Le froid dans le dos devient réel, puisqu'il neige maintenant dans la cuisine/salle à manger/chambre à coucher…. La nuit va être froide….
Après des nouilles chinoises on relance des parties de cartes, repoussant le plus possible le moment de sortir. On est frigorifié, comme tous ceux qui se pressent dans ce tout petit local, et l'arrivée de la neige ne retient personne dehors. Nous sommes abasourdis par la dureté de ces gens, qui pour la plupart sont encore à pieds nus dans leurs tongs, et qui jusqu'à l'arrivée de la neige jouaient aux cartes assis dans l'herbe, dans le brouillard et par -5°! La vie ici est dure, très dure, et la nuit ne repose pas beaucoup….planches avec une couverture sale…
Les distractions sont très limitées, jeux de cartes ou discussion autour du feu de cuisine. Pour les touristes sous tente, le seul refuge est le sac de couchage jusqu'au lendemain. Pour nous, en loge, c'est l'occasion de vivre et d'observer les gens d'ici. On est les cinq sur la seule table de la cabane… tout le monde se presse contre le feu, nous observe jouer aux cartes… la femme, elle, seule, sans sourcilier, prépare à manger pour tous sur ce même feu…
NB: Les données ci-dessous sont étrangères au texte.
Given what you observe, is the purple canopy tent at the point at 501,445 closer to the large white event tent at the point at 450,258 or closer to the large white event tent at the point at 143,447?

La soirée UNO est hilarante on ne sait trop pourquoi… Est-ce la réussite du col, le côté limite du confort qui commence à nous fatiguer, le froid??? Bref on rit de bon cœur!
A neuf heures toute la famille est au lit, avec du rab' de couverture pour essayer de mieux dormir qu'hier! Couvertures qui comme d'habitude sont sales et sentent la poule…..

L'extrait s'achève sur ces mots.